From our last article we proceed to calculating your event charge. Once you figure out what your niche, market, and clients will hold, it’s important you figure out how you want to charge. Most event planners charge one of these ways:
A fixed hourly rate.
This can be anywhere from 2,000KES on up. Most clients paying an hourly rate will want to know how many hours you expect the planning to take. With an hourly rate, you’re getting paid for the hours at the event but also the hours of coordination ahead of time.
A flat fee.
You review the requirements with the client and then present the price. Many clients like this approach because they know exactly what they will pay, but if you’re not good at estimating the time spent on the job, you’re likely to take a hit in this type of payment.
Percentage of profits.
This is a popular means of payment for those working in fundraising events. Your fee is based on a percentage of what the group raises. In this type of pricing, you need to be sure that you can fill the seats or you could be working for pennies on the dollar. Some event planners work for a percentage (usually between 15-20%) of the total cost of the event that way they know what they’ll make regardless of how many people they bring in.
A minority of event professionals base their fees on receiving commissions from venues, travel agents, and/or hotels. While these can be lucrative, it’s probably not your only pay. However, some clients are aware of these perks and may look down on “double dipping,” getting paid by them and a venue for the same services. Commission works well when you’re planning an event with a client who can’t quite pay you what your rates are, such as working for a nonprofit you believe in.
Hourly + expenses.
The final way to price your projects is to charge hourly, with add-ons to cover expenses.

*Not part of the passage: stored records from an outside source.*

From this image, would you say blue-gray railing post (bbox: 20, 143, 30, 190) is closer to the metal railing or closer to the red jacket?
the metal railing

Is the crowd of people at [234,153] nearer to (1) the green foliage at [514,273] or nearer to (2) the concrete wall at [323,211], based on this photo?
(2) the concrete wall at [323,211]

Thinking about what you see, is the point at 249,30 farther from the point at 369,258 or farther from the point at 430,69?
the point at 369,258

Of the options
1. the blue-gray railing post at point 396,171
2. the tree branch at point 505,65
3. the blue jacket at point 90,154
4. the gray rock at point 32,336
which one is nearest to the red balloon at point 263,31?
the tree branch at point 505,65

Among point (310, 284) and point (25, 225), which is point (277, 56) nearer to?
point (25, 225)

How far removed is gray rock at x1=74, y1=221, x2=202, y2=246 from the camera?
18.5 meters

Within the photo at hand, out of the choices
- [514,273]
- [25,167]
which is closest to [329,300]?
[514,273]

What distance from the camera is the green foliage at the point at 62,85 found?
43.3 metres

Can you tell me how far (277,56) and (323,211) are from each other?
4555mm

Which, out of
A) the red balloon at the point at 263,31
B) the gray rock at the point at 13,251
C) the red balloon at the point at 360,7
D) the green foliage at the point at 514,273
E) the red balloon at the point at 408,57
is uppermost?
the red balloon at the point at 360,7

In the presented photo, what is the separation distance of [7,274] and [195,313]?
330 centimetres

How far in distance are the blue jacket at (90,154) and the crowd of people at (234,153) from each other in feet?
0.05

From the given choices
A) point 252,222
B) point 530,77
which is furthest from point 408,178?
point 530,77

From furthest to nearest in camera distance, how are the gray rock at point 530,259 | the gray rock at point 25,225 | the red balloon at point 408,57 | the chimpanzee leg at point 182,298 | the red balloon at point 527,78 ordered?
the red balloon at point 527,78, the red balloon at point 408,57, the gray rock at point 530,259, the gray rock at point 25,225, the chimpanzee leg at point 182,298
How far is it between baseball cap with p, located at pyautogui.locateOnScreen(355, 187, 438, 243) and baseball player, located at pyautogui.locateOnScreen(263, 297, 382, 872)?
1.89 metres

Keep in mind many event planners are project managers and will subcontract out portions they don’t directly handle themselves, such as flowers, and then bill the client 15-20% over their cost of those services. This can also include things like printing and mailing.

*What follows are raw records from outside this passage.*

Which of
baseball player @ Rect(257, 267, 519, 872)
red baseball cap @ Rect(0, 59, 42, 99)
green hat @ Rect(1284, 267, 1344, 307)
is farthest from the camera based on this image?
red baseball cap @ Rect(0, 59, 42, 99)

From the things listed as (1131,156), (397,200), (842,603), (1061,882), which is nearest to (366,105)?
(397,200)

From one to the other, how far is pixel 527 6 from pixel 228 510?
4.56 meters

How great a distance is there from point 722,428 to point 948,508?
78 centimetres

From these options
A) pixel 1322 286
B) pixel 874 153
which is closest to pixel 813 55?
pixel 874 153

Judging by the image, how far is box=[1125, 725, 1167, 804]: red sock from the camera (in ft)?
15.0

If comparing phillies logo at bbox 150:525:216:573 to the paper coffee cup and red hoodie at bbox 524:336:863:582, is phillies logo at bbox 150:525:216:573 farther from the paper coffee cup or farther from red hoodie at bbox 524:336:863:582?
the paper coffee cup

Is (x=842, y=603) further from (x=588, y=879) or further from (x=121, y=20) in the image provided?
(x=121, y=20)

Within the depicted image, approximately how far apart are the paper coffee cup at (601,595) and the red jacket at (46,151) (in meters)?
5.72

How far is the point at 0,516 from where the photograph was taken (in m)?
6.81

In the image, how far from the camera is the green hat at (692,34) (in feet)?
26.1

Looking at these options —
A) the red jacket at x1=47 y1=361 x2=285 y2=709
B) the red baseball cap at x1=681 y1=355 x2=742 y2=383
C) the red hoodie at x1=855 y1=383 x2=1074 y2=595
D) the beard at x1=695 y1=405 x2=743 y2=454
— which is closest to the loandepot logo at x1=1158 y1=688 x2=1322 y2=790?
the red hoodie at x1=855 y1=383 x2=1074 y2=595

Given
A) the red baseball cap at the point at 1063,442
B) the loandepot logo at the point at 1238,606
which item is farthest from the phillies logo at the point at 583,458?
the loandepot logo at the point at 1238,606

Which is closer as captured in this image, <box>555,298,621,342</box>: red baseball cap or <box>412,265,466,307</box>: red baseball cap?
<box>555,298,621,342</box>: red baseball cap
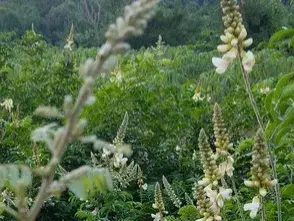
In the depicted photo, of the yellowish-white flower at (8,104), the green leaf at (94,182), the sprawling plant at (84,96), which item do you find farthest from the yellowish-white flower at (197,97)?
the sprawling plant at (84,96)

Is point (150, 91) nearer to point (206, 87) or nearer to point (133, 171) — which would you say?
point (206, 87)

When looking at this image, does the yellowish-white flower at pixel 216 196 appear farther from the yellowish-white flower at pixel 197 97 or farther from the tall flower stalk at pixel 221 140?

You could use a basic formula to figure out your event planning cost is;
Sales – Cost of Goods Sold = Gross Profit
(Selling Price – Cost to Produce) / Cost to Produce = Markup Percentage
After you figure out your formula and how you will be charging for your event. Make sure to have those prices available for internal use. You might even want to consider having prices also available for external use too.
Many businesses do not distribute pricing and evaluate each case separately, and provide a catered proposal to their client based on each unique event. Whatever the case may be, make sure to communicate pricing in a clear and concise manner.
If you find you will have to place your pricing within a contract, make sure everything is laid out even the fine print associated with any line item if applicable.